PT Taman Wisata Candi Borobudur, Prambanan & Ratu Boko (Persero) berharap pengelola Rumah Ibadah di kawasan Taman Mini Indonesia Indah (TMII) ikut mendukung pariwisata di sana. Keragaman Rumah Ibadah di TMII menjadi potensi untuk melihat Indonesia yang memiliki kekayaan corak dan nilai yang ada di dalamnya.
Hal tersebut dibicarakan pada kegiatan silaturahmi dan dialog secara daring antara PT TWC dengan pengelola Rumah Ibadah di kawasan TMII. Melalui kegiatan ini diharapkan proses transisi didukung semua pihak serta membawa pengembangan TMII ke arah yang lebih baik.
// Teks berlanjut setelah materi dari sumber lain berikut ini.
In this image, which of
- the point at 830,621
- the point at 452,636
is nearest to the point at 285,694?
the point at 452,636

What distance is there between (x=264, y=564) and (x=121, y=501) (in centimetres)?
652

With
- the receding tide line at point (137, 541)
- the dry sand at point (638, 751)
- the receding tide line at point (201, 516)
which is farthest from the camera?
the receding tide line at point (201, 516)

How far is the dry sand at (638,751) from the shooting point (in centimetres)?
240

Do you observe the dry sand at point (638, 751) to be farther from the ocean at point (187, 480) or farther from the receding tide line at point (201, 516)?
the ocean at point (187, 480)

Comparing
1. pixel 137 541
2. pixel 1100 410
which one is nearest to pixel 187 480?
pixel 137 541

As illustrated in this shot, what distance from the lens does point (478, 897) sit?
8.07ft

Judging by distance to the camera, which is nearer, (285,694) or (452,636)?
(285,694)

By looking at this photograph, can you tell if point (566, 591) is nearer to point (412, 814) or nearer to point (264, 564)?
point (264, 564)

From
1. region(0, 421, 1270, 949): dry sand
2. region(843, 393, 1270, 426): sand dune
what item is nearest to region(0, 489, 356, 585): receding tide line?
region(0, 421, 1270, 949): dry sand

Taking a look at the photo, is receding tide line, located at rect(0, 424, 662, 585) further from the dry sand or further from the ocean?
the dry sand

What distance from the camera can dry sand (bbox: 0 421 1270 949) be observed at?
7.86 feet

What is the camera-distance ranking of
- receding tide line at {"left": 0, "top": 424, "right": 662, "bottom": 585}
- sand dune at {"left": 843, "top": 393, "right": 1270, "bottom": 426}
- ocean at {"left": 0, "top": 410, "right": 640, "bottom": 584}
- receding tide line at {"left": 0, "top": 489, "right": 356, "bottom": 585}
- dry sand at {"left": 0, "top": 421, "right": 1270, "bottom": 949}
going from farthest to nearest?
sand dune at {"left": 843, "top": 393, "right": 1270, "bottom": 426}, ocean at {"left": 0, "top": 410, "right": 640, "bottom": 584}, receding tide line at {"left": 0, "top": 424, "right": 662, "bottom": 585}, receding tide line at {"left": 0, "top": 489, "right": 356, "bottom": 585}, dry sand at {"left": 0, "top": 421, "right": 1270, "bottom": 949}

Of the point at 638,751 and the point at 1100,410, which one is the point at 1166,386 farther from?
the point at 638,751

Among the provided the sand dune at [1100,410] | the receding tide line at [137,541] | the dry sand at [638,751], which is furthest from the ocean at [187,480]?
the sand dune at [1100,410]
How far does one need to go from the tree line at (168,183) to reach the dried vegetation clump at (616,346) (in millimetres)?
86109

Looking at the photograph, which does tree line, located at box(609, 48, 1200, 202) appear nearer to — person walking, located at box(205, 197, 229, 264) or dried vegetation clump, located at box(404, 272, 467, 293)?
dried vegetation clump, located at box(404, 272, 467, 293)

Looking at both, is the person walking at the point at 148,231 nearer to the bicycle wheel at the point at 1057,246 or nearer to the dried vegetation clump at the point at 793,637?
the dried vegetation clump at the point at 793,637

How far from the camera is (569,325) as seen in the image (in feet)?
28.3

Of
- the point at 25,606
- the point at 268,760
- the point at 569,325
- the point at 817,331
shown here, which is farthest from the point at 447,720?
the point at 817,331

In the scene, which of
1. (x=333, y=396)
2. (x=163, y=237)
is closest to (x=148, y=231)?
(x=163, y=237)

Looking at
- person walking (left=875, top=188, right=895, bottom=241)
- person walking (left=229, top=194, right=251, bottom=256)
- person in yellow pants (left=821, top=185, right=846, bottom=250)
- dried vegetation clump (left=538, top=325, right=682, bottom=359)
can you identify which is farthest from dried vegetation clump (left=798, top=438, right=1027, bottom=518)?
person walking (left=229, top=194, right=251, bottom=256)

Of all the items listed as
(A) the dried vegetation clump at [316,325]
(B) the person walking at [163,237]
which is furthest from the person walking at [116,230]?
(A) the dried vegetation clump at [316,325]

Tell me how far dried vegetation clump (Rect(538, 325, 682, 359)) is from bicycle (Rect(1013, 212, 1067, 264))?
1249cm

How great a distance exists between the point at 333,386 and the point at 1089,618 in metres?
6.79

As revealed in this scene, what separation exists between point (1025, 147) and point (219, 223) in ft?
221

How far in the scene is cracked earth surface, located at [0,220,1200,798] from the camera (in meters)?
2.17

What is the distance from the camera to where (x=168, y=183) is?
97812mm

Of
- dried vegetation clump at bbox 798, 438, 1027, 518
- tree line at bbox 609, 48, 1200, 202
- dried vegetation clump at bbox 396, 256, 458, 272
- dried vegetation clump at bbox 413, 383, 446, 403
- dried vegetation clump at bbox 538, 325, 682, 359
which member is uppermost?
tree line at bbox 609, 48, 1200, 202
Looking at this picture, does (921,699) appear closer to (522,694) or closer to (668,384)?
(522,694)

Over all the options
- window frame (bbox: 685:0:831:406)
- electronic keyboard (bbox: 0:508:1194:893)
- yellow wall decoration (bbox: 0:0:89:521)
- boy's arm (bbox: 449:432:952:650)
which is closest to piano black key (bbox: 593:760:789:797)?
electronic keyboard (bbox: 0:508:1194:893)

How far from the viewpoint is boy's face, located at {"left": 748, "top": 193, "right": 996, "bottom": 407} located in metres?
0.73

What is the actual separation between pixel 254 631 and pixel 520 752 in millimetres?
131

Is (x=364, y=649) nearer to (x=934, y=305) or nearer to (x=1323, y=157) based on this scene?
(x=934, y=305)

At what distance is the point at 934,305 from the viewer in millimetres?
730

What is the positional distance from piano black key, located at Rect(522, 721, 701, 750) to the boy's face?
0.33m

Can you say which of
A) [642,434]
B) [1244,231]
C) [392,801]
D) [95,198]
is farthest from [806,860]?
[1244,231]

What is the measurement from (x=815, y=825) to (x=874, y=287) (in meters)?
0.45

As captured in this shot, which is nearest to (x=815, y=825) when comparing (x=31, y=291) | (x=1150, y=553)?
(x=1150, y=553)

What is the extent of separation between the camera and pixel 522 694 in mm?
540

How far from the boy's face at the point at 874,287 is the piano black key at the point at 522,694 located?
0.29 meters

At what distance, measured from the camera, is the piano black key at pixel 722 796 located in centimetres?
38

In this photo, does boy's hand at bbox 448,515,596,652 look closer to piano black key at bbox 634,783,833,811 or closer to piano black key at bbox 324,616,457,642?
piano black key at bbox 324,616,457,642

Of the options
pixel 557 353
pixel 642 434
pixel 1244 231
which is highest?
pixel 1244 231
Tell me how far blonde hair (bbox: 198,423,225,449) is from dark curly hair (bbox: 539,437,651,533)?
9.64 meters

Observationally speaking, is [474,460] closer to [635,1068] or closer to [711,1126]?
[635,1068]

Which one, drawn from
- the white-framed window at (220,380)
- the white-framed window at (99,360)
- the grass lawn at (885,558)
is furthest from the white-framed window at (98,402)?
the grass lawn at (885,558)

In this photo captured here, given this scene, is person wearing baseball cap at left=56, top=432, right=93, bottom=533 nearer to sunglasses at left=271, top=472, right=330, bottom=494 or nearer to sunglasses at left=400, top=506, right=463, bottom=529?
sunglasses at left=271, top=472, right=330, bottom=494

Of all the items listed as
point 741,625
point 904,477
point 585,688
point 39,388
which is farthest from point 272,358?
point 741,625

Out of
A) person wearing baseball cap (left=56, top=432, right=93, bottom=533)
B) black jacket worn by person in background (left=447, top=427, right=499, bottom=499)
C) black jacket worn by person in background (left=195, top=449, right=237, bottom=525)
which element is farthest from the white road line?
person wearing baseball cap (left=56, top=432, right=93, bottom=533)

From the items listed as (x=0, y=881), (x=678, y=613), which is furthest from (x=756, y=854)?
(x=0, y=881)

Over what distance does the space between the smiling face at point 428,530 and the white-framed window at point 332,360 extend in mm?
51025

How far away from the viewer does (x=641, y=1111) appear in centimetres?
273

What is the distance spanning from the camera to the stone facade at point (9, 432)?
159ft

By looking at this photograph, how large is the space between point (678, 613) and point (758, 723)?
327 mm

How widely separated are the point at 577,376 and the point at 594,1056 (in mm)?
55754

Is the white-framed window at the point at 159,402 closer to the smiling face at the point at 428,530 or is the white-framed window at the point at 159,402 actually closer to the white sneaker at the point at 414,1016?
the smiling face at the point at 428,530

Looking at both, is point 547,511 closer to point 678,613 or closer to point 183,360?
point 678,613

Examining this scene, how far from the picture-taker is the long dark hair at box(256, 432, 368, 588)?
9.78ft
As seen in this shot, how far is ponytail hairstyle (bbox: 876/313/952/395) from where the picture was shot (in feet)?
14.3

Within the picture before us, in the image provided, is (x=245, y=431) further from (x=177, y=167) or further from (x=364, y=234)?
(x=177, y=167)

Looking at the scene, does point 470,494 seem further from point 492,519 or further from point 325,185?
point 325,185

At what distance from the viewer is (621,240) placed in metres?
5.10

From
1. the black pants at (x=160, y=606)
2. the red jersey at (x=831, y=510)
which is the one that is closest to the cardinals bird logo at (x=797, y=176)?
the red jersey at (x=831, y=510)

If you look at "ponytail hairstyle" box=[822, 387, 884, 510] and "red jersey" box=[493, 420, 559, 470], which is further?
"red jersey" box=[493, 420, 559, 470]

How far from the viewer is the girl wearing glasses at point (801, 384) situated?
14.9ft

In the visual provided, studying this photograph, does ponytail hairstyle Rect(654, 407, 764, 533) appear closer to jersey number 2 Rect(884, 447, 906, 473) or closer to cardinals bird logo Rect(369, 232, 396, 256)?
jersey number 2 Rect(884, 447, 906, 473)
“Kami sama-sama sepakat untuk memajukan TMII ke depan. Kawasan TMII adalah kawasan destinasi. Kami berharap kegiatan di Rumah Ibadah bisa berjalan dengan baik, dan tentunya ada kegiatan yang bisa menjadi perhatian wisatawan. Biasanya jika ada kegiatan keagamaan pasti ada kegiatan budayanya. Ini yang ingin kami kembangkan bersama,” terang Corporate Secretary PT TWC Emilia Eny Utari saat membuka kegiatan ini, Rabu (21/7/2021).
Acara ini diikuti oleh pengelola 7 Rumah ibadah di TMII, diantaranya pengelola Masjid Pangeran Diponegoro, Wihara Arya Dwipa Arama, Gereja Katolik Santa Catharina, Klenteng Kong Miao, Pura Penataran Agung Kertabhumi, Gereja Kristen Protestan Haleluya dan Sasono Adiroso Pangeran Sambernyowo. Rumah Ibadah di TMII merupakan cerminan keanekaragaman kepercayaan yang dilindungi serta menjadi kekayaan bangsa Indonesia.
Pengelola Gereja Katolik Santa Catharina Yohanes Eko Ballan mengatakan bahwa TMII memiliki potensi besar untuk dikembangkan. Keragaman budaya menjadi salah satu daya tarik yang seharusnya bisa dikembangkan lebih serius lagi.
“TMII itu pusat budaya. Potensinya besar. Kami mencoba kolaborasi apa yang ada di TMII dan sesuai dengan ajaran di gereja,” ungkapnya.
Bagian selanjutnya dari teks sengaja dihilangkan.